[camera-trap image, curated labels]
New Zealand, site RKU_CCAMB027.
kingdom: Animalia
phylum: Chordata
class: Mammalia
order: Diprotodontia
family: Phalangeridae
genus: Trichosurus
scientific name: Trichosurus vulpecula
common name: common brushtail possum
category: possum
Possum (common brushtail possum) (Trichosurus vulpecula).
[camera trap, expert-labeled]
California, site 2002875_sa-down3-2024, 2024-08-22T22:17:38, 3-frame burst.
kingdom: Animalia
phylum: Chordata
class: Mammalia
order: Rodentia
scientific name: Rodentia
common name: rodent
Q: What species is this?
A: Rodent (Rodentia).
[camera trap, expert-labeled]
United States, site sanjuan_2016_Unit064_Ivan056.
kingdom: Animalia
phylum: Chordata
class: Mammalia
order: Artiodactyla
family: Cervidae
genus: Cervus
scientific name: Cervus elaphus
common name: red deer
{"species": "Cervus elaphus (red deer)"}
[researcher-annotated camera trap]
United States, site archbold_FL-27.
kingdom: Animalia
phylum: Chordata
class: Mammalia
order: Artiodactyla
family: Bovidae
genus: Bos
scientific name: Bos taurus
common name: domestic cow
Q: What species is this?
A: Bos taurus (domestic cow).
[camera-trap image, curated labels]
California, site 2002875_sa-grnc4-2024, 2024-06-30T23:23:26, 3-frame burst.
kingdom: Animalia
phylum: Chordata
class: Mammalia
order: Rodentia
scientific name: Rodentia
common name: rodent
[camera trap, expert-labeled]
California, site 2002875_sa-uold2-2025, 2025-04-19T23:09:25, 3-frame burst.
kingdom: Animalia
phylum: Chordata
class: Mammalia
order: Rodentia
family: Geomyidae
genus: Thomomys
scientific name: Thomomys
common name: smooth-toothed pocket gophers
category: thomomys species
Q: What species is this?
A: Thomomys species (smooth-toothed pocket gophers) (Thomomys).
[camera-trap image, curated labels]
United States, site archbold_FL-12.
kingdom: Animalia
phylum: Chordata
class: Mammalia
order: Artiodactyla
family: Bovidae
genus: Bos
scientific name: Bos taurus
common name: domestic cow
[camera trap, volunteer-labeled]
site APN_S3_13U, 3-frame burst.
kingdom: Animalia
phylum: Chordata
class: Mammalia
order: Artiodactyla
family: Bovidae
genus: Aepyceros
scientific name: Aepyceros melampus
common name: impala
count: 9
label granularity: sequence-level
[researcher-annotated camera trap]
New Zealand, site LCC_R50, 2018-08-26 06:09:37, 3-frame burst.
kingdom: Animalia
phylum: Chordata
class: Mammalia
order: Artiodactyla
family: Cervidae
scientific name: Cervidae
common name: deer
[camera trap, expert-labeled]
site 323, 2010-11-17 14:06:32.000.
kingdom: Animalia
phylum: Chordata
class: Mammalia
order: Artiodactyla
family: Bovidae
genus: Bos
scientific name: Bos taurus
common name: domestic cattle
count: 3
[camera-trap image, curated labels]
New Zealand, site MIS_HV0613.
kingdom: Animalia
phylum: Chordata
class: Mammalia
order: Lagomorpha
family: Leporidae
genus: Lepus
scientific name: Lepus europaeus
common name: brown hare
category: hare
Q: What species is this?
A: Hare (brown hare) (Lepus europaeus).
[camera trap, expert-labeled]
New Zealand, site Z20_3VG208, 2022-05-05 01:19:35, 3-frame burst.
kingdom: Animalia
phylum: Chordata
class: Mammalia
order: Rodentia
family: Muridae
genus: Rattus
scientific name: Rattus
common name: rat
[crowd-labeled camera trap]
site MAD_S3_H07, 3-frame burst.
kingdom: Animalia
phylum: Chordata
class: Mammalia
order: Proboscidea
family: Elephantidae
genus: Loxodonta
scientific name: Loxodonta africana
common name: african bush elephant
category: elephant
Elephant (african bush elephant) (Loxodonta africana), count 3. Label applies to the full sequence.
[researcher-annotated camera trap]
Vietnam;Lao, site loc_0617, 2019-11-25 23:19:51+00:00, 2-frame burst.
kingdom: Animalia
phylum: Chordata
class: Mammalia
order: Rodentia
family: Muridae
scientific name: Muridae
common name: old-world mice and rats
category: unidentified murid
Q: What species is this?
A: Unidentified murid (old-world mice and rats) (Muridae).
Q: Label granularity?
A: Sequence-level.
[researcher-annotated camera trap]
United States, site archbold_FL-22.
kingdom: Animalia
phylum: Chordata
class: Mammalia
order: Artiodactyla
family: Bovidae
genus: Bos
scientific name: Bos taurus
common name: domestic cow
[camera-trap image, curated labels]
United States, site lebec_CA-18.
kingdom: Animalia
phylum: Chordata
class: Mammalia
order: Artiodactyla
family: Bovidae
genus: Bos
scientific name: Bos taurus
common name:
+--
▶ Exercise prompt:
In the entries above, how many lines contain the word "Zealand"? Provide the number alone.

▶ Solution to the problem:
4